And combining the network modules which are built by merging the three groups of differentially expressed proteins with the same functions and the network modules which are built by separating the three groups of differentially expressed proteins into a Robust module by using an R language package ne.PCA, namely combining the important modules with the same functions in the four groups of networks into the Robust module. In the analysis process, because the mode of the established network is different, two modules with similar functions in each group are analyzed, and the two modules have slight difference. The Robust module can embody the most prominent function of the group of modules. And finally obtaining 4 Robust modules which are a DNA damage repair module, an aging module, a protein folding module and a mitochondrial gene expression module.
And a fifth stage: subcellular localization analysis
The two groups of differentially expressed proteins, FN and CN, were subjected to subcellular localization analysis. The sub-cellular localization information of these differentially expressed proteins described in the UniProt database was extracted using the python language. Since the study mainly revealed why FLASH irradiation and conventional irradiation had different biological effects, the focus of detailed analysis was mainly among the differentially expressed proteins falling in the FN and CN groups.
And (3) carrying out KEGG channel enrichment analysis on the proteins with the FN group and CN group differentially expressed proteins in the same subcellular localization in the subcellular localization analysis result, and checking the difference of the enrichment channels of the FN group and CN group differentially expressed proteins in the same subcellular localization. KEGG pathway enrichment analysis was done by clusterProfiler package. It was found that the sub-cellular localization of the differentially expressed proteins of the FN group was concentrated on the cytoplasm and nucleus, and that the sub-cellular localization of the differentially expressed proteins of the CN group was concentrated on the inner mitochondrial membrane.
And comparing the subcellular localization analysis result with the important module to find out the corresponding relation between the important module and the subcellular localization. It was found that modules associated with aging had a relatively high degree of agreement with mitochondrial inner membrane localization and modules associated with DNA damage repair had a relatively high degree of agreement with nuclear localization.
And a sixth stage: inherent disorder protein analysis
Unordered proteins recorded by a database are searched in the differential expression proteins of the FN group and the CN group. All recorded disordered proteins are inquired in a database DisProt, and intersection is taken by the disordered proteins and the differential expression proteins of the FN group and the CN group, so that the disordered protein condition can be obtained.
And (3) using an online prediction tool to predict the disorder degree of all the differentially expressed proteins in the FN group and the CN group, and visualizing and comparing the prediction results. Because of the limited data in the database, the prediction is performed using an online tool, which uses two online tools, PrDOS and CSpritz. Visualization was then performed using ggplot2 and the visualization results compared. The differentially expressed proteins of the FN group were found to be slightly more disordered than those of the CN group.
Stage seven: protein classification analysis
The FN group and CN group were classified and visualized and compared for differentially expressed proteins using an online tool.
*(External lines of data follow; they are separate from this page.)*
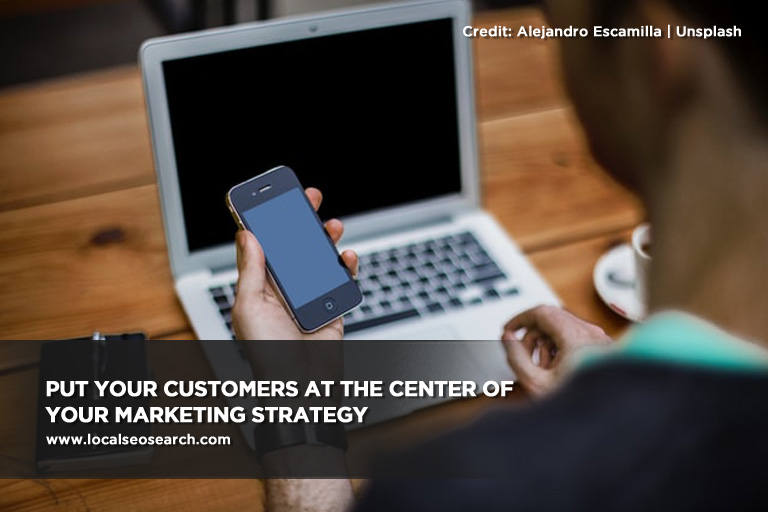 Put your customers at the center of your marketing strategy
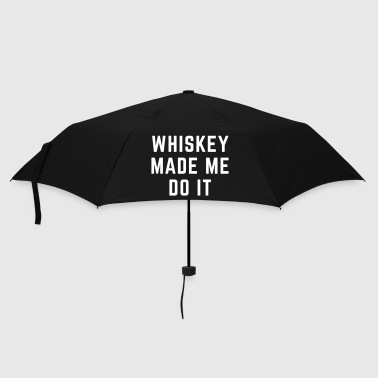 Whiskey Made Me Do It - Paraplu (klein)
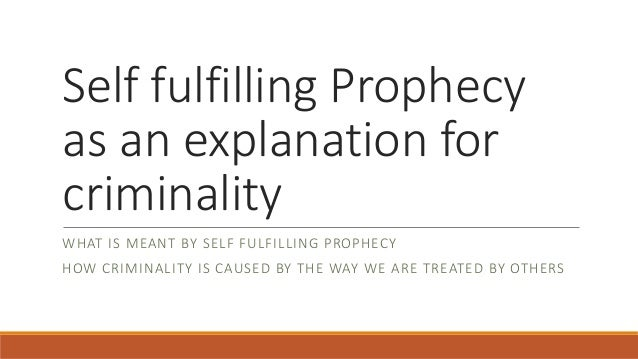 Self fulfilling Prophecy as an explanation for criminality WHAT IS MEANT BY SELF FULFILLING PROPHECY HOW CRIMINALITY IS CA...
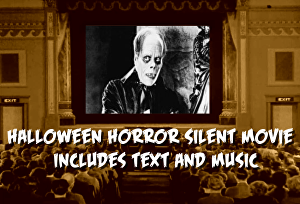 I will create a Silent Horror Movie for Halloween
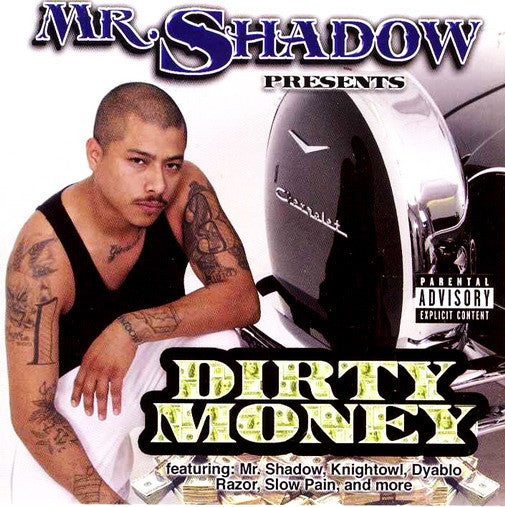 Mr Shadow Dirty Money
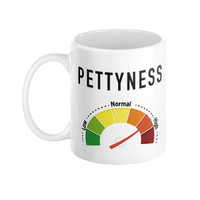 Petty Pettyness Meter Humor Funny Roomate Gift College Coffee Mug - Case15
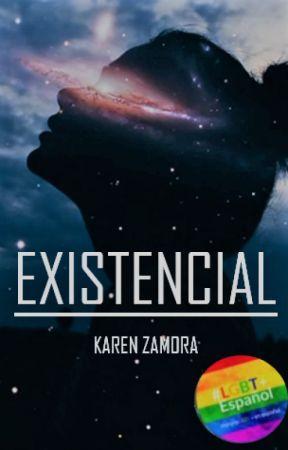 EXISTENCIAL© (HISTORIA CORTA) by karytodann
Classifying the differential expression proteins of the FN group and the CN group by using an online tool and a database Panther; visualization is performed using the R language package ggplot 2. The most of the obtained FC group differential expression proteins are nucleotide metabolic proteins and metabolic tautomerase; the most differentially expressed proteins in the CN group are metabolic tautomerases.
Differentially expressed proteins from the Robust module were classified using an online tool and visualized and compared. Classifying the differentially expressed proteins of the Robust module using an online tool and a database, pantoher; visualization is performed using the R language package ggplot 2. To see if the type of differentially expressed protein matches the function of the module. The most common of the DNA damage repair modules was found to be the nucleotide metabolizing protein, followed by the protein modifying enzyme; all proteins in the aging module belong to metabolic tautomeses; the chaperone proteins are the most abundant in the protein folding module, and differentially expressed proteins in the mitochondrial gene expression module all belong to translated proteins. Therefore, the classification result and the function of the module are highly matched.
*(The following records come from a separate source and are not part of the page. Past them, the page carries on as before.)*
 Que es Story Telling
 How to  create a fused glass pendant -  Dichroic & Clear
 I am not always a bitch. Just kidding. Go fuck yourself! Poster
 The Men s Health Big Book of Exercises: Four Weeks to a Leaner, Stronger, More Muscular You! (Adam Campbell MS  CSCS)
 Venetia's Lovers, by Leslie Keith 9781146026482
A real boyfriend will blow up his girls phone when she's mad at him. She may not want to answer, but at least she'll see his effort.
The quantitative proteomics analysis method of FLASH irradiated tissues provided in this embodiment starts from proteomics data, and proteomics is the core of the evolution of the post-genome era, and is a technology for analyzing the protein composition and the activity rule of an organism, cell or tissue on the whole level. The expression of the protein can be directly observed, and the expression amount can be measured. From proteomics, the method can provide a more complete whole protein expression condition of an organism, thereby providing a more comprehensive understanding of protein level changes caused by various diseases or therapeutic means.
The present embodiment applies the method of module division in the system biology analysis method. For proteomics data, a network is constructed and annotated on the network level, so that more important differentially expressed proteins are found. The module division is divided on the network level, and in the biological evolution process, the interaction of a plurality of protein proteins is relatively conservative, and the determined functions are also relatively conservative. Through module division, a group of differentially expressed proteins with conservative interaction can be obtained, so that the functions of the differentially expressed proteins are known, and finally a certain explanation is made on the mechanisms of the differentially expressed proteins.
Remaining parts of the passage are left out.